Es, por ahora, el príncipe de Babilonia, la ciudad prostituida que se erigió sobre los cimientos de Babel, la de la confusión de las lenguas. Cuya bíblica historia -bien dice Rafael Gambra a propósito de las técnicas manipuladoras del lenguaje, de cuño marxista- podría referirse no a un relato ancestral cuanto a una profecía por cumplirse. Porque en la Iglesia comenzó por sustituirse la lengua única del culto, y donde antes había unidad de fe acabó por profesarse una multitud de creencias incompatibles, a la zaga de lo cual sobrevino la multiplicación -a cuál más escabrosa- de los escándalos.
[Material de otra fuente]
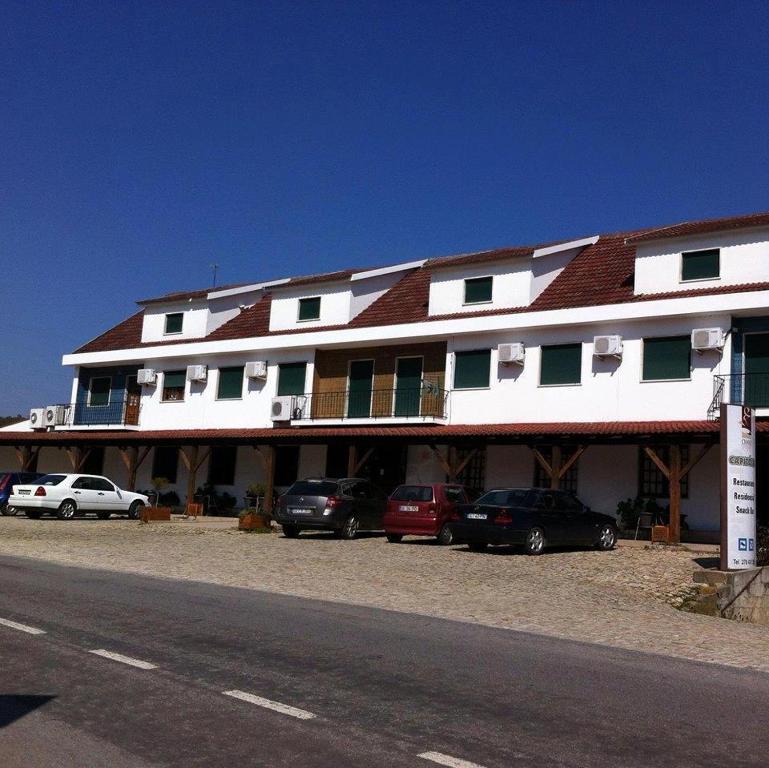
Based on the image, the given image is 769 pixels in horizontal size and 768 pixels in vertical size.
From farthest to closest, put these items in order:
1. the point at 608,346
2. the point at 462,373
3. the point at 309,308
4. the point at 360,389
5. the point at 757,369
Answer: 1. the point at 309,308
2. the point at 360,389
3. the point at 462,373
4. the point at 608,346
5. the point at 757,369

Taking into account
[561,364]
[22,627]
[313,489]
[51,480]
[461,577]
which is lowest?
[22,627]

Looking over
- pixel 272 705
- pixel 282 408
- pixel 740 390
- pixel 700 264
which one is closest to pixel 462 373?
pixel 282 408

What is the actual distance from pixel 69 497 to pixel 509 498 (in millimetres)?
15781

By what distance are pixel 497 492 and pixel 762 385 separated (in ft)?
28.5

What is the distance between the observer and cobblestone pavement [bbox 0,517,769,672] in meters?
10.9

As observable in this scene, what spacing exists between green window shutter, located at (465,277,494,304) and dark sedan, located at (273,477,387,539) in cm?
939

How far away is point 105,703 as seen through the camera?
6184 mm

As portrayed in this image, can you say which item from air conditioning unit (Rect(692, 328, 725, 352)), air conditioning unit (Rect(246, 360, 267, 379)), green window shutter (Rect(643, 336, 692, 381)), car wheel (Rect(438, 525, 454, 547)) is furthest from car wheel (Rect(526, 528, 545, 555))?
air conditioning unit (Rect(246, 360, 267, 379))

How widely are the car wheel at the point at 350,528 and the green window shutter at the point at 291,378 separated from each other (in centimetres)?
1143

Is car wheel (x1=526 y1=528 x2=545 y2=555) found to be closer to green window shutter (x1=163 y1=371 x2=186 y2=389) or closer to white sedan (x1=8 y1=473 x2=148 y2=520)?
white sedan (x1=8 y1=473 x2=148 y2=520)

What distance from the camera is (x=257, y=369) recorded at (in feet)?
115

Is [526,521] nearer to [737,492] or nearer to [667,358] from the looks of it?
[737,492]

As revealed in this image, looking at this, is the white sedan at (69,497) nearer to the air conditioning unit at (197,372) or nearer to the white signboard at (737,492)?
the air conditioning unit at (197,372)

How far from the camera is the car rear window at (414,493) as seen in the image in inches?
859
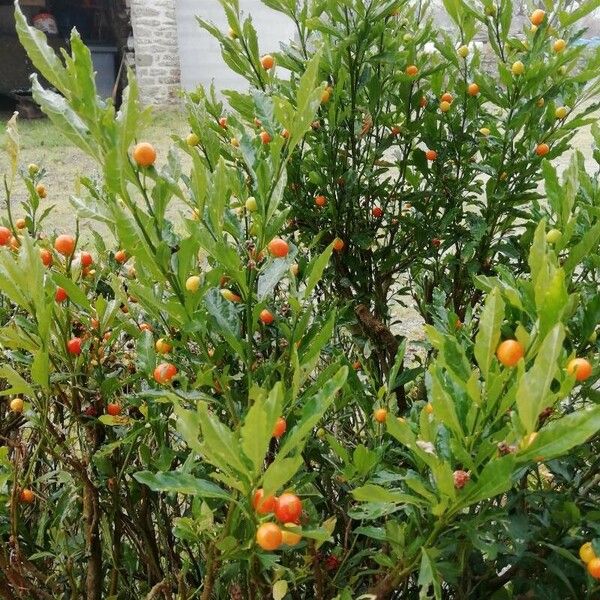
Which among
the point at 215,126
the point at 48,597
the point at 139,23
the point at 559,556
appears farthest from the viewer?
the point at 139,23

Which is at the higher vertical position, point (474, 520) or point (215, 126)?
point (215, 126)

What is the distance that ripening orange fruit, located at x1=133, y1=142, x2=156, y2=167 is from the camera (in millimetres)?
575

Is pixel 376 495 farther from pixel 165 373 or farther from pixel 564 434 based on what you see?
pixel 165 373

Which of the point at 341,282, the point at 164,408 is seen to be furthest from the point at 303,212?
the point at 164,408

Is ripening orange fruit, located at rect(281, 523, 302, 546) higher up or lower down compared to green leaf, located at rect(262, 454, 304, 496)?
lower down

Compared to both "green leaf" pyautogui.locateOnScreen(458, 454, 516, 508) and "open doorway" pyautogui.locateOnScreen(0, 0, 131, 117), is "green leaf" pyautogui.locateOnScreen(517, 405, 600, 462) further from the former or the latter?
"open doorway" pyautogui.locateOnScreen(0, 0, 131, 117)

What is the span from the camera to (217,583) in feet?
2.84

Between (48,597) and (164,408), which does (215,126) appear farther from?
(48,597)

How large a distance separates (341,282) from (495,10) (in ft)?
1.91

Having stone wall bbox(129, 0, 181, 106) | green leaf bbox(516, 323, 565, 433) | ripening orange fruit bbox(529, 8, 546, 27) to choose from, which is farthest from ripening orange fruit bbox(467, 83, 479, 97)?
stone wall bbox(129, 0, 181, 106)

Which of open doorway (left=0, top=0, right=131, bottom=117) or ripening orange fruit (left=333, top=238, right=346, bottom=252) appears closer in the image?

Si al colapso de la razón y de la fe le siguió el del pundonor, a éste habrá de sucederle bien pronto el de las piedras: tal es el juicio dictado desde eterno contra las impudicias de la Meretriz. Y no vaya a ocurrir que a Babilonia la derriben justo cuando Francisco no se hallaba entre sus muros, de manera de proponerlo como indiscutible jefe de la religión de los ecuménicos y venideros tiempos de paz, una vez vencido el terrorismo.

«Paz y seguridad», andarán diciendo entonces, según la pervertida y ya avezada práctica de nombrar las cosas por su contrario.